#### [YOUR GOAL]
Please copy all of the data below word for word, with nothing changed.

#### [RECORD EXTRACTS]
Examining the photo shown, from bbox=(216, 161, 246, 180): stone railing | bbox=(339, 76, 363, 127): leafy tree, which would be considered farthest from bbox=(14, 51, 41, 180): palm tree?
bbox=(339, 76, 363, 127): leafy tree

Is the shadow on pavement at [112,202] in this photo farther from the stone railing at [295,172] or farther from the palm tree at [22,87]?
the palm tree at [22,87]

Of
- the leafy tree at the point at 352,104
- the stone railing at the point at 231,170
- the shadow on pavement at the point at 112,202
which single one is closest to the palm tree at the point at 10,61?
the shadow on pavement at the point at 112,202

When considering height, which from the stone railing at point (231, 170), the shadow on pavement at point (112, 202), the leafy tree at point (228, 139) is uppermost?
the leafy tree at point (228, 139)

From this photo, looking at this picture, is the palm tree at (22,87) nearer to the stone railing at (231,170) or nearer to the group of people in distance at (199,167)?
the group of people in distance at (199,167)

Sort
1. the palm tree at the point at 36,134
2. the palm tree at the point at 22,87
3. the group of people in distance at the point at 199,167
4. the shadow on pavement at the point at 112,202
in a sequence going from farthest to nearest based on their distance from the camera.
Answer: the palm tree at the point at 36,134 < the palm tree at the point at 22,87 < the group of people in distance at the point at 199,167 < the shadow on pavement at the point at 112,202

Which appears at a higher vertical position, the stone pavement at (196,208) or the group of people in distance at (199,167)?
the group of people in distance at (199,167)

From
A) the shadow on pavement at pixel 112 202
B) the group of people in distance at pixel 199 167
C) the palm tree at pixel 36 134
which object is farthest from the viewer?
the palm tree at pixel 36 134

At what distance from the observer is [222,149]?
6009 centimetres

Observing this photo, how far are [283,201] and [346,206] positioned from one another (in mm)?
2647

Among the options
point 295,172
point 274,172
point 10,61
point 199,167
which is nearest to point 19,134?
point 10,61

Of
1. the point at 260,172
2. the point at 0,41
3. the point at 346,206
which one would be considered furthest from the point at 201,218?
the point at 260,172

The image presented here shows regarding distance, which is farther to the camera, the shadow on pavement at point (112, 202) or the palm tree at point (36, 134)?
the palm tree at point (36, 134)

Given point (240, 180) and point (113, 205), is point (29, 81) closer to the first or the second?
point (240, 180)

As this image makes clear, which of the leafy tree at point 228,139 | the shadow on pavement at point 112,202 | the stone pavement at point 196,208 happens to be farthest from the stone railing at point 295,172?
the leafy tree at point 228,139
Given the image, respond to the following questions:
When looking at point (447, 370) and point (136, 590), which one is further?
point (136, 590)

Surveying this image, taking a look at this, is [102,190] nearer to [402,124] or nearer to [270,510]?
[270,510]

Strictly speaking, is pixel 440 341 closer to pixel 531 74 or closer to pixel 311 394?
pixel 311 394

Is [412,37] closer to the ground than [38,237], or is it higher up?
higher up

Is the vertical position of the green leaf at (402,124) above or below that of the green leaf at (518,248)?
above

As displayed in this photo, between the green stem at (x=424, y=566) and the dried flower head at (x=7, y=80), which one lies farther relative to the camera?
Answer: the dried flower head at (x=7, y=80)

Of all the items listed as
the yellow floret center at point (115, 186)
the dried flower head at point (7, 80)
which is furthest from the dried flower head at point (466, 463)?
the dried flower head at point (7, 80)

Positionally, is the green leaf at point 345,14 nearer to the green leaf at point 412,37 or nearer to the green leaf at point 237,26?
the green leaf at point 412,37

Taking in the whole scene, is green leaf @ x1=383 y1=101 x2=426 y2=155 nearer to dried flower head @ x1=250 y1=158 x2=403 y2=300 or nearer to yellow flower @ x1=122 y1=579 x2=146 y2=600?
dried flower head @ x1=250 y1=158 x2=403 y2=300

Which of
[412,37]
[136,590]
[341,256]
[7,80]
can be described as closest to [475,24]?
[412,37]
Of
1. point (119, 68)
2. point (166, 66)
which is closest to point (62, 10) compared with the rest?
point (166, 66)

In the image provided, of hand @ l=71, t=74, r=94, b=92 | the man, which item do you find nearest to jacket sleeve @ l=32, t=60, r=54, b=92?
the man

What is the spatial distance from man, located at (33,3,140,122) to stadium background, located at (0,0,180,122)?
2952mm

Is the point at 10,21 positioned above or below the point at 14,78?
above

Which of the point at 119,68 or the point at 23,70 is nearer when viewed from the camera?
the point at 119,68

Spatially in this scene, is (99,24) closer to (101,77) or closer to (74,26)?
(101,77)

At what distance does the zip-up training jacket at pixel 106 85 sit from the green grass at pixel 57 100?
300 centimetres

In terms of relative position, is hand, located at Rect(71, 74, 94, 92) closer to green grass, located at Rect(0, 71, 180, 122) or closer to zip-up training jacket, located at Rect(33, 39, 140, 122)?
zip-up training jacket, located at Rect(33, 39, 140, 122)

#### [SOLUTION TO THIS EXERCISE]
Examining the photo shown, from bbox=(216, 161, 246, 180): stone railing | bbox=(339, 76, 363, 127): leafy tree, which would be considered farthest from bbox=(14, 51, 41, 180): palm tree?
bbox=(339, 76, 363, 127): leafy tree

Is the shadow on pavement at [112,202] in this photo farther from the stone railing at [295,172] or farther from the palm tree at [22,87]?
the palm tree at [22,87]

Of
- the leafy tree at the point at 352,104
- the stone railing at the point at 231,170
- the shadow on pavement at the point at 112,202
which single one is closest to the palm tree at the point at 10,61?
the shadow on pavement at the point at 112,202

When considering height, which from the stone railing at point (231, 170), the shadow on pavement at point (112, 202), the leafy tree at point (228, 139) is uppermost?
the leafy tree at point (228, 139)

From this photo, looking at this picture, is the palm tree at (22,87) nearer to the stone railing at (231,170) or nearer to the group of people in distance at (199,167)?
the group of people in distance at (199,167)

Sort
1. the palm tree at the point at 36,134
2. the palm tree at the point at 22,87
3. the group of people in distance at the point at 199,167
4. the shadow on pavement at the point at 112,202
in a sequence going from farthest to nearest based on their distance from the camera.
Answer: the palm tree at the point at 36,134 < the palm tree at the point at 22,87 < the group of people in distance at the point at 199,167 < the shadow on pavement at the point at 112,202

Which appears at a higher vertical position, the stone pavement at (196,208) or the group of people in distance at (199,167)?
the group of people in distance at (199,167)

From
A) the shadow on pavement at pixel 112 202
B) the group of people in distance at pixel 199 167
C) the palm tree at pixel 36 134
which object is farthest from the viewer?
the palm tree at pixel 36 134

At what distance from the observer is [222,149]?
6009 centimetres

Observing this photo, how far are [283,201] and [346,206] positioned from one another (in mm)?
2647

Among the options
point 295,172
point 274,172
point 10,61
point 199,167
which is nearest to point 19,134?
point 10,61

Of
1. the point at 260,172
2. the point at 0,41
3. the point at 346,206
which one would be considered furthest from the point at 201,218?
the point at 260,172

The image presented here shows regarding distance, which is farther to the camera, the shadow on pavement at point (112, 202) or the palm tree at point (36, 134)?
the palm tree at point (36, 134)

Given point (240, 180) and point (113, 205), is point (29, 81) closer to the first or the second?
point (240, 180)

As this image makes clear, which of the leafy tree at point 228,139 | the shadow on pavement at point 112,202 | the stone pavement at point 196,208 happens to be farthest from the stone railing at point 295,172?
the leafy tree at point 228,139
Given the image, respond to the following questions:
When looking at point (447, 370) and point (136, 590), which one is further?
point (136, 590)

Surveying this image, taking a look at this, is [102,190] nearer to [402,124] or nearer to [270,510]?
[270,510]

Strictly speaking, is pixel 440 341 closer to pixel 531 74 or closer to pixel 311 394?
pixel 311 394

Is [412,37] closer to the ground than [38,237], or is it higher up?
higher up

Is the vertical position of the green leaf at (402,124) above or below that of the green leaf at (518,248)?
above

As displayed in this photo, between the green stem at (x=424, y=566) and the dried flower head at (x=7, y=80), which one lies farther relative to the camera?
Answer: the dried flower head at (x=7, y=80)

Of all the items listed as
the yellow floret center at point (115, 186)
the dried flower head at point (7, 80)
which is furthest from the dried flower head at point (466, 463)?
the dried flower head at point (7, 80)

Positionally, is the green leaf at point 345,14 nearer to the green leaf at point 412,37 or nearer to the green leaf at point 237,26?
the green leaf at point 412,37

Taking in the whole scene, is green leaf @ x1=383 y1=101 x2=426 y2=155 nearer to dried flower head @ x1=250 y1=158 x2=403 y2=300 or nearer to yellow flower @ x1=122 y1=579 x2=146 y2=600?
dried flower head @ x1=250 y1=158 x2=403 y2=300

Which of
[412,37]
[136,590]
[341,256]
[7,80]
can be described as closest to [475,24]?
[412,37]
Of
1. point (119, 68)
2. point (166, 66)
which is closest to point (62, 10) compared with the rest?
point (166, 66)

In the image provided, of hand @ l=71, t=74, r=94, b=92 | the man, which item do you find nearest to jacket sleeve @ l=32, t=60, r=54, b=92?
the man

What is the spatial distance from man, located at (33,3,140,122) to stadium background, located at (0,0,180,122)?
2952mm

Is the point at 10,21 positioned above or below the point at 14,78?
above

Which of the point at 119,68 or the point at 23,70 is nearer when viewed from the camera?
the point at 119,68

Spatially in this scene, is (99,24) closer to (101,77) or closer to (74,26)?
(101,77)

At what distance does the zip-up training jacket at pixel 106 85 sit from the green grass at pixel 57 100?
300 centimetres

In terms of relative position, is hand, located at Rect(71, 74, 94, 92) closer to green grass, located at Rect(0, 71, 180, 122) or closer to zip-up training jacket, located at Rect(33, 39, 140, 122)?
zip-up training jacket, located at Rect(33, 39, 140, 122)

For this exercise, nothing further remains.